Гарри остановил в одно время и лошадь, и поток проклятий. В кустах колючих растений послышался треск и движение; вслед за тем на дорогу вышел мужчина и стал перед Гарри. Это был высокий негр, величавой осанки и громадных размеров. Кожа его имела чрезвычайно чёрный цвет и лоснилась как полированный мрамор. Широкая рубаха из красной фланели, открытая на груди, обнаруживала шею и груд геркулесовской силы. Рукава рубашки, засученные почти по самые плечи, выказывали мускулы гладиатора. Голова, величаво возвышаясь над широкими плечами, отличалась массивностью. Большие глаза имели ту особенную неизмеримую глубину и мрак, которые часто составляют поразительную характеристику глаз африканца. Подобно огненным языкам горящей горной смолы, в глазах этого негра беспрестанно вспыхивал яркий огонь, как будто постоянное напряжение умственных способностей было в нём близко к помешательству. Господствующими в его организме были: — мечтательность, способность увлекаться всём, необыкновенная сила воли и непоколебимая твёрдость; вообще, сочетание душевных способностей было таково, что из этого человека мог бы выйти один из вождей героических времён. На нём надет был какой-то фантастический тюрбан из старой шали яркого красного цвета, делавший его наружность ещё оригинальнее. Его нижняя часть одежды, из грубого сукна домашнего приготовления, опоясывалось красным кушачком, в который воткнуты были топор и охотничий нож. Он нёс на плече винтовку; передняя часть пояса покрывалась патронташем. Грубой работы ягдташ висел на руке. Как ни было внезапно его появление, но оно не показалось странным для Гарри. После первой минуты изумления, Гарри обратился к нему, как к человеку знаменитому; в тоне его голоса отзывались, и уважение и, в некоторой степени, боязнь.
— Ах! это ты, Дрэд! Я не знал, что ты подслушиваешь меня!
— Кому же и подслушать, как не мне? — сказал Дрэд, поднимая руку и устремляя на Гарри взгляд, исполненный дикого одушевления. — Я знаю твои мысли; знаю, что тебе тяжело. Ты должен преклоняться пред притеснителем и его жезл должен опускаться на тебя. Теперь и твоя жена должна быть жертвою сластолюбца!
— Ради Бога, Дрэд! Не говори так жестоко! — сказал Гарри, быстро выдвигая вперёд руки, как бы стараясь оттолкнуть от себя зловещие слова. — Ты вселяешь в меня демона!

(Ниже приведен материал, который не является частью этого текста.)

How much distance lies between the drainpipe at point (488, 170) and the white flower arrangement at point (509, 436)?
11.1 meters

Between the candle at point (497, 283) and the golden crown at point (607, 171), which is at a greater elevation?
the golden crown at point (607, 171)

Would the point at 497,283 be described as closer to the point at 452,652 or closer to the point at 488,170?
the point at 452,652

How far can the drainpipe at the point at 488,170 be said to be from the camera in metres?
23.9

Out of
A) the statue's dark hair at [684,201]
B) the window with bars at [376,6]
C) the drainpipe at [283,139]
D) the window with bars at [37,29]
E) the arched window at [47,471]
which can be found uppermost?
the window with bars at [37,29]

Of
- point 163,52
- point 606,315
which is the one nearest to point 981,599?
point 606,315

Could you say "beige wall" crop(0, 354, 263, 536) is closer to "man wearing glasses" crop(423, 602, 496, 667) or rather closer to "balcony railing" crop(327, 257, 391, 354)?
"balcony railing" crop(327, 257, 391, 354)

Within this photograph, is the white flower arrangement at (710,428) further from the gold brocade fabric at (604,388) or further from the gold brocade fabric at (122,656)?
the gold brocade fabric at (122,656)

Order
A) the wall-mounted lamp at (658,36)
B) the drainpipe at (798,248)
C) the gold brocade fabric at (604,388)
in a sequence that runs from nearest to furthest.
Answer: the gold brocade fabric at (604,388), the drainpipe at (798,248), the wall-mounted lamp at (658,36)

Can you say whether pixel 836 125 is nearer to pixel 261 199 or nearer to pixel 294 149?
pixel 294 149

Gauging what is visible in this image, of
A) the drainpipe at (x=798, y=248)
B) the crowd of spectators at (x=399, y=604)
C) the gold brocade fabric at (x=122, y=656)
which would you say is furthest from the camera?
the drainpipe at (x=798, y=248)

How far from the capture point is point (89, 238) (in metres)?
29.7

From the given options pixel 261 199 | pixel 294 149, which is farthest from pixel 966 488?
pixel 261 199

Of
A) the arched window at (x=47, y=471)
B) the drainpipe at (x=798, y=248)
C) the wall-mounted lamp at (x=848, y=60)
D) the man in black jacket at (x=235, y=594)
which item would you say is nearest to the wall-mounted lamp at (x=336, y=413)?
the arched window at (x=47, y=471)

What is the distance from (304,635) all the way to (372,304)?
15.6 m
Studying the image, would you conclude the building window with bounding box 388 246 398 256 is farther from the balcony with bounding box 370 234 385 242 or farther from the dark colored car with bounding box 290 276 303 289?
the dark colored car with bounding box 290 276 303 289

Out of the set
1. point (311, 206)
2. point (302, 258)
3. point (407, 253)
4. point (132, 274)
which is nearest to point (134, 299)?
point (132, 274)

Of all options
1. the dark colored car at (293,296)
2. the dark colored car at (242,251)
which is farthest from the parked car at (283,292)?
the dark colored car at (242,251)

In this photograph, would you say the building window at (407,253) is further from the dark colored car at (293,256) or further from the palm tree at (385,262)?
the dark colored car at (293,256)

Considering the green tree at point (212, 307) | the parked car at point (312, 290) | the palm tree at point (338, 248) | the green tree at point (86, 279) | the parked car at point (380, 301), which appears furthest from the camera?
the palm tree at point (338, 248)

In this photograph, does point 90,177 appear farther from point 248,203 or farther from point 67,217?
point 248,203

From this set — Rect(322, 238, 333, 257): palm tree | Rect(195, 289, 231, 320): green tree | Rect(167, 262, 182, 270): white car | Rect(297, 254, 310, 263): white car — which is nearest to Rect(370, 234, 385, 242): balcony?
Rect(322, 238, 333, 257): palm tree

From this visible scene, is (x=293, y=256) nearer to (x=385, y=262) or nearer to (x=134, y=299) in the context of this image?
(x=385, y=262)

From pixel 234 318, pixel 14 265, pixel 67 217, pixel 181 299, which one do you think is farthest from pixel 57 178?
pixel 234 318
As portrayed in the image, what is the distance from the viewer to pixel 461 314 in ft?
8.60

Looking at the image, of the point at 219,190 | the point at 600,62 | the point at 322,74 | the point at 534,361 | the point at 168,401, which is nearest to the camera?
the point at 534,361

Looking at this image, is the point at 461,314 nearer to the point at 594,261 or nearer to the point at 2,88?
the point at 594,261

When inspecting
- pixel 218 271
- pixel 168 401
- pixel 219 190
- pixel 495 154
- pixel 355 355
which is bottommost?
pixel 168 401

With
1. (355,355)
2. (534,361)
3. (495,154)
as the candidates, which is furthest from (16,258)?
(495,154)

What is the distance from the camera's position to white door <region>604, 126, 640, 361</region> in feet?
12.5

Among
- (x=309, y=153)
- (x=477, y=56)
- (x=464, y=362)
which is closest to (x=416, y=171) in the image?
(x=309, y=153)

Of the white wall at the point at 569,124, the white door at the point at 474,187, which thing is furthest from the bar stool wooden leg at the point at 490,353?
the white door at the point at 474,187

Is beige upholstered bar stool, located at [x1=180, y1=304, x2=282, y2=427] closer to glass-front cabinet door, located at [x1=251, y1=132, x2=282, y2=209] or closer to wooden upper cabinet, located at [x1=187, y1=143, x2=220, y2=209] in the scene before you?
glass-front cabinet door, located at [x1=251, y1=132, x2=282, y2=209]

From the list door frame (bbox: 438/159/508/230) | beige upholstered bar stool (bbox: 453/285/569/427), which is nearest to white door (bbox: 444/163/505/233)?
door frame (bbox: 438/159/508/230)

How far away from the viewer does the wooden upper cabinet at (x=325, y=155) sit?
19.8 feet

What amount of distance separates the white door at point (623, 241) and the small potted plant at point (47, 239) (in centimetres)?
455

— Послушай, Гарри, — продолжал Дрэд, переходя от серьёзного тона, к тону, отличавшемуся едкой иронией, — неужели твой господин ударил тебя? Неправда ли, как сладостно поцеловать его жезл? Зато ты носишь тонкое сукно и спишь на пуховике. Господин твой даст тебе на лекарство залечить эти рубцы!.. О жене своей не сокрушайся! Женщины любят господина лучше, чем невольника! И почему им не любить? Жена всегда будет ненавидеть мужа, который ползает в ногах своего господина, поделом ему! Смирись, мой друг! Носи изношенное платье своего господина, бери от него жену свою, когда она надоест ему, и благословляй свою судьбу, поставившую тебя близко к господину. Вот другое дело я, человек, не знающий удобств вашей жизни. Я бегу от вас, потому что хочу быть свободен в своём лесу! Ты спишь на мягкой постели, под занавесями, я на болотистой земле, под открытым небом. Ты питаешься туком земли, я тем, что проносят мне вороны! Но никто не ударит меня, никто не коснётся жены моей; никто не скажет мне: как ты смеешь это сделать? Я вольный человек.
С этими словами, сделав атлетический прыжок, Дрэд скрылся в чаще кустарника. Действия этих слов на предварительно взволнованную душу легче вообразить, чем описать. Проскрежетав зубами, Гарри судорожно сжал кулаки.
— Постой! — вскричал он, — Дрэд! Я... Я сделаю по твоим словам...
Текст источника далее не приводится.